1980 Chevrolet Citation
The 1980 Chevrolet Citation was designed with a front-wheel drive and manufactured using badge engineered variants.
It was tagged Car of the Year for 1980 by Motor Trend magazine a decision that has been criticized by some staff of Car and Driver back in 2009, citing the mechanical unreliability and poor build quality weren’t deserving of such award in hindsight.
Others say it is a machine that is legendarily unreliable as it makes the list of the most recalled vehicles of all time.
1978 Chevrolet C/K Diesel
The 1978 Chevrolet C/K Diesel engine gained a reputation for its unreliability and anemic performance attributes that had an adverse impact on the North American diesel market for 20 years after its release.

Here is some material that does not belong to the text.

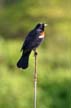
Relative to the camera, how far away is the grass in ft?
5.34

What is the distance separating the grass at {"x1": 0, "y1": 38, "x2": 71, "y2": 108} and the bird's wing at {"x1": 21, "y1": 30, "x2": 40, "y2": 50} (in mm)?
78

By 1978 this car made its way to Chevy half-ton pickups. There wasn’t anything special about the diesel engine that a petrol conversion couldn’t fix.
1923 Chevrolet Series M
The 1923 Chevrolet Series M came with an air-cooling engine. Air cooling, instead of water-based cooling, seemed more practical at the time because it didn’t require a radiator.
Although it was a feasible project, the final product didn’t reach the standards the manufacturers imagined. The vehicle dangerously overheated when the weather hot and was a safety concern for drivers.
This is probably the most terrible of all Chevrolet’s ever made as the 500 that were built were recalled.
1917 Chevrolet Series D
The 1917 Chevrolet Series D was the automaker’s first V8 engine. It lasted only two years and produced less horsepower than Chevrolet’s four cylinder engine. This disappointing invention ended Chevrolet’s V8 production for the following 37 years.